▸ **Instrução dada A**
Responda com base no texto sobre Psicologia da Composição:
(i) De que texto de Edgar Allan Poe é releitura o título?
(ii) A que texto de Paul Valéry se reporta Gaston Bachelard?
(iii) Em que ano aparece datado "A Educação pela Pedra"?
▸ **Instrução dada B**
Reproduza o trecho do texto sobre Psicologia da Composição desde "Talvez alguma concha" até "começa as aulas).".
___ Texto para ler
A série de poemas que constituem Psicologia da Composição podem situar-se no contexto de um dos mais significativos conjuntos de reflexões metapoéticas presentes na sua obra. A este facto não deixará de estar relacionada a referência paródica exercida no título, releitura da "The Philosophy of Composition" de Edgar Allan Poe. Um dos poemas (VII) aponta esse caminho de progressiva mineralização, ao incluir este itinerário no processo criativo, que culminará na totalização reveladora em "É mineral, por fim, / qualquer livro: / que é mineral a palavra / escrita, a fria natureza // da palavra escrita" (p. 404). A imagem da concha aparece como outro elemento produtivo neste processo de mineralização enquanto mais uma forma de expressão do concreto. De um ponto de vista fenomenológico, Gaston Bachelard atribui-lhe a realidade geométrica das formas, reportando-se precisamente a Paul Valéry e a um texto por este redigido, "Les coquillages": "Parece que para o poeta, grande cartesiano, a concha é uma verdade da geometria animal bem solidificada, portanto ‘clara e distinta’"24. Expressão desta concepção será o primeiro poema desta série, que a seguir transcrevemos:
Saio de meu poema
como quem lava as mãos.
Algumas conchas tornaram-se,
que o sol da atenção
cristalizou; alguma palavra
que desabrochei, como a um pássaro.
Talvez alguma concha
dessas (ou pássaro) lembre,
côncava, o corpo do gesto
extinto que o ar já preencheu;
talvez, como a camisa
vazia, que despi.25
Esta referência à pedra irá tornando-se cada vez mais presente na sua obra. António Ramos Rosa entende-a como contraposta à dispersão e à inapreensibilidade da dimensão afectiva e subjectiva, pela solidez, permanência e ordem nela consubstanciadas26, ideias que veremos desenvolvidas em "A Educação pela Pedra" (1966). O poema homónimo uma vez mais nos fornece pistas importantes para a definição da sua poética, do qual transcreveremos em seguida a primeira parte:
Uma educação pela pedra: por lições;
para aprender da pedra, frequentá-la;
captar a sua voz inenfática, impessoal
(pela dicção ela começa as aulas).
______
___ Linhas
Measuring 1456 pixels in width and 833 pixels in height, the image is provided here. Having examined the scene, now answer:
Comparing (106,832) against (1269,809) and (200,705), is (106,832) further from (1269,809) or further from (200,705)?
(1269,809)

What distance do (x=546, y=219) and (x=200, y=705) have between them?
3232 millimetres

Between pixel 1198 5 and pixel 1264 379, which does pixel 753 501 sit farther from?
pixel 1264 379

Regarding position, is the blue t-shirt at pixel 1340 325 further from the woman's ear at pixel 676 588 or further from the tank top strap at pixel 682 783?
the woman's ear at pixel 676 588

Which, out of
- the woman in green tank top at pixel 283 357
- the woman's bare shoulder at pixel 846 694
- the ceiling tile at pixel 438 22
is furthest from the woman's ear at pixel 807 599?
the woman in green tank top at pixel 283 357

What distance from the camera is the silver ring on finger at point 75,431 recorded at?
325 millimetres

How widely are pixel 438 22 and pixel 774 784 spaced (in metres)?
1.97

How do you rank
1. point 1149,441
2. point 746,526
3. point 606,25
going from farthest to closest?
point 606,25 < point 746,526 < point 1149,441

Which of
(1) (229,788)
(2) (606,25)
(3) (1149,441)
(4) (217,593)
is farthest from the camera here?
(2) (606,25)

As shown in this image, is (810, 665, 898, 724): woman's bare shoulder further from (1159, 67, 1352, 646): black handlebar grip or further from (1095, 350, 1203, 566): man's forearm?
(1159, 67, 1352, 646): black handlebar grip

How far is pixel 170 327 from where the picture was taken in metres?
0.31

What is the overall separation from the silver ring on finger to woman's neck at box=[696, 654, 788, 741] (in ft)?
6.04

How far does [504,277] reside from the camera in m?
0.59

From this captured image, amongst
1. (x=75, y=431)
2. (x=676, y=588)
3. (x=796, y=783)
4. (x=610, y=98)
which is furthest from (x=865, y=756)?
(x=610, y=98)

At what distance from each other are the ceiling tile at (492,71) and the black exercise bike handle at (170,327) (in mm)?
______
___ Linhas
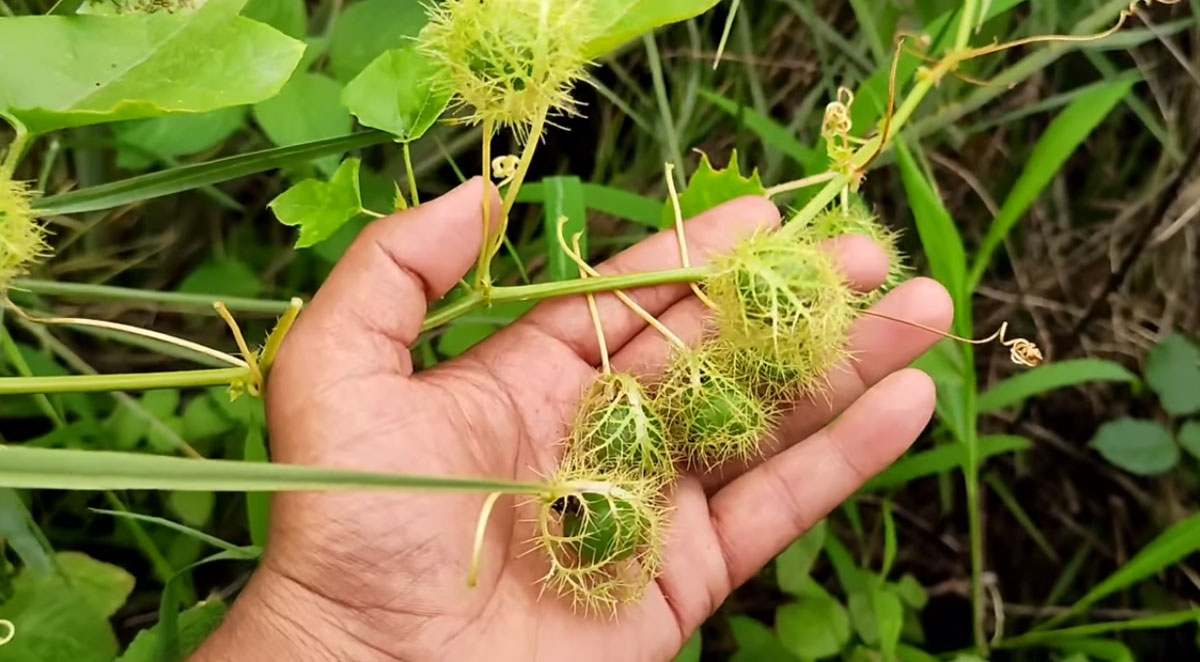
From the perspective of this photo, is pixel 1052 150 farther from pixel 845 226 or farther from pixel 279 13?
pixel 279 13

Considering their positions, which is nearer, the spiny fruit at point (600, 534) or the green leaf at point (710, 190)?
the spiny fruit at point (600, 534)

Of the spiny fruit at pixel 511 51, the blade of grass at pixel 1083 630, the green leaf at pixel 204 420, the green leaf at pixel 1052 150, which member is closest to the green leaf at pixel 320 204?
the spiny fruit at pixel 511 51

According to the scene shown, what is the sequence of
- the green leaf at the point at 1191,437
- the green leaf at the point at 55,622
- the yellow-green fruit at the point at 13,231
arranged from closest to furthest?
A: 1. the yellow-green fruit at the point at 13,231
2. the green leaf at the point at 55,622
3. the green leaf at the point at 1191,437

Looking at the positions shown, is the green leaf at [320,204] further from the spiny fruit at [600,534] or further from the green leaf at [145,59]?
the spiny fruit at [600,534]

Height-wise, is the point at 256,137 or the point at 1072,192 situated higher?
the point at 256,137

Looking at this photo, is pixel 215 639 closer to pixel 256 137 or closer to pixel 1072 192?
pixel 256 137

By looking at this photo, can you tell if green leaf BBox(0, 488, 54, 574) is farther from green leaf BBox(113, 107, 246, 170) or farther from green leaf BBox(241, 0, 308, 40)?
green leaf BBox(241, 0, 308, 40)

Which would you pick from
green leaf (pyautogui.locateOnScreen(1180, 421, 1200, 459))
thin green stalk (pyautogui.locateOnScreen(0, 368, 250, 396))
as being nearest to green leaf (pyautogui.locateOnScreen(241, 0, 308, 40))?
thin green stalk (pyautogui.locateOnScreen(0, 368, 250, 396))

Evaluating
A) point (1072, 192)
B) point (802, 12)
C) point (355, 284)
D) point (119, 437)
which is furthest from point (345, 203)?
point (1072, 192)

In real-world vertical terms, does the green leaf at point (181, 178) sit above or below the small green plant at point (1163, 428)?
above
______
___ Linhas
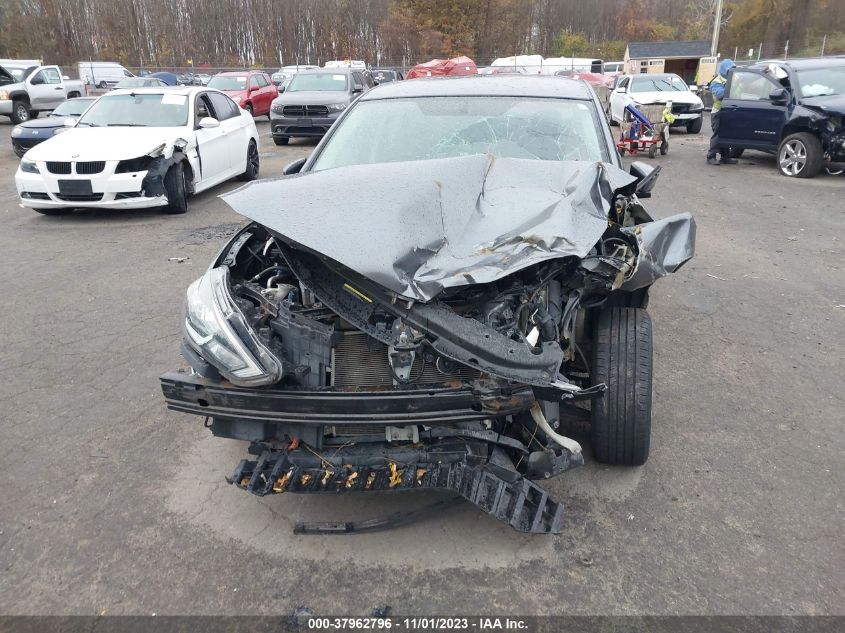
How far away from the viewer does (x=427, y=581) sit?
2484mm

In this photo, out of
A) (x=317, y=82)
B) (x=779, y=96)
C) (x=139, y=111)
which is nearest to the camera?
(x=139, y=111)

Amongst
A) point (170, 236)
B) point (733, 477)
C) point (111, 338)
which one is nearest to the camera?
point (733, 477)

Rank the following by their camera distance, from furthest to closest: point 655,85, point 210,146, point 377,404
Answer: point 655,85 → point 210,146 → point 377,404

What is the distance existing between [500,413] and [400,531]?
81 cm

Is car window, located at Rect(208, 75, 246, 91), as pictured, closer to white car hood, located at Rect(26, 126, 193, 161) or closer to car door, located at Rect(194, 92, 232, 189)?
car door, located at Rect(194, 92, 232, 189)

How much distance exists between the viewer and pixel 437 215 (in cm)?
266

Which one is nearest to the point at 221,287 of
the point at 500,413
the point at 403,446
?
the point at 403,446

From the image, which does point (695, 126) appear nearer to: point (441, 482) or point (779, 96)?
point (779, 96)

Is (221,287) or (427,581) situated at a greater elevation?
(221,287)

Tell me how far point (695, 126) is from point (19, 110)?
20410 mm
______
▸ **Resultado correto A**
(i) "The Philosophy of Composition"
(ii) "Les coquillages"
(iii) 1966

▸ **Resultado correto B**
Talvez alguma concha
dessas (ou pássaro) lembre,
côncava, o corpo do gesto
extinto que o ar já preencheu;
talvez, como a camisa
vazia, que despi.25
Esta referência à pedra irá tornando-se cada vez mais presente na sua obra. António Ramos Rosa entende-a como contraposta à dispersão e à inapreensibilidade da dimensão afectiva e subjectiva, pela solidez, permanência e ordem nela consubstanciadas26, ideias que veremos desenvolvidas em "A Educação pela Pedra" (1966). O poema homónimo uma vez mais nos fornece pistas importantes para a definição da sua poética, do qual transcreveremos em seguida a primeira parte:
Uma educação pela pedra: por lições;
para aprender da pedra, frequentá-la;
captar a sua voz inenfática, impessoal
(pela dicção ela começa as aulas).